Reading the Record Key

When a HAWQ external table references a SequenceFile or another file format that store rows in a key-value format, you can access the key values in HAWQ queries by using the recordkey keyword as a field name.

The field type of recordkey must correspond to the key type, much as the other fields must match the HDFS data.

recordkey can be any of the following Hadoop types:

  • BooleanWritable
  • ByteWritable
  • DoubleWritable
  • FloatWritable
  • IntWritable
  • LongWritable
  • Text

Example: Using Record Keys

Create an external readable table to access the record keys from the writable table pxf_tbl_seqwrit that you created in Example: Writing Data Using the SequenceWritable Profile. The recordkey is of type int8.

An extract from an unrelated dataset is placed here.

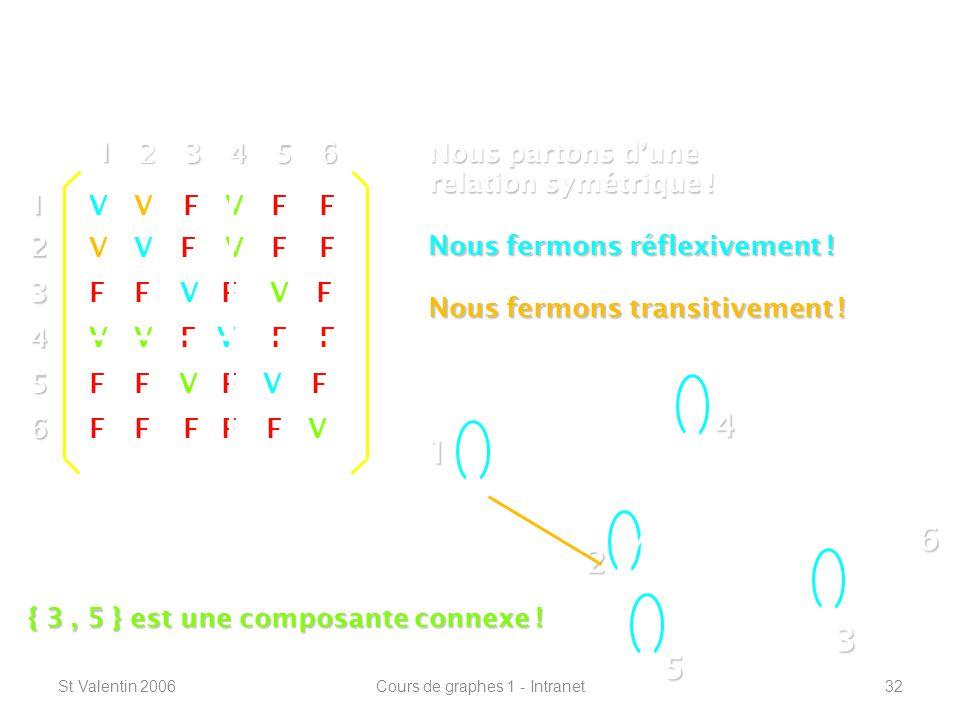 St Valentin 2006Cours de graphes 1 - Intranet32 Définitions de base ----------------------------------------------------------------- 1 2 4 3 5 612 3 4 5 6 1 23456 V V V V V V VF FFF FF FF FFFF FF FF FF FF F F Nous partons dune relation symétrique .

  1. gpadmin=# CREATE EXTERNAL TABLE read_pxf_tbl_seqwrit_RECKEY (recordkey int8, location text, month text, number_of_orders integer, total_sales real)
  2. LOCATION ('pxf://namenode:51200/data/pxf_examples/pxf_seqwrit_file?PROFILE=SequenceWritable&DATA-SCHEMA=com.hawq.example.pxf.hdfs.writable.dataschema.PxfExample_CustomWritable')
  3. FORMAT 'CUSTOM' (formatter='pxfwritable_import');
  4. gpadmin=# SELECT * FROM read_pxf_tbl_seqwrit_RECKEY;
  1. recordkey | location | month | number_of_orders | total_sales
  2. -----------+-------------+-------+------------------+-------------
  3. 0 | Frankfurt | Mar | 777 | 3956.98
  4. 0 | Cleveland | Oct | 3812 | 96645.4
  5. (2 rows)

The recordkey is 0 because you did not identify a record key when you inserted entries into the writable table.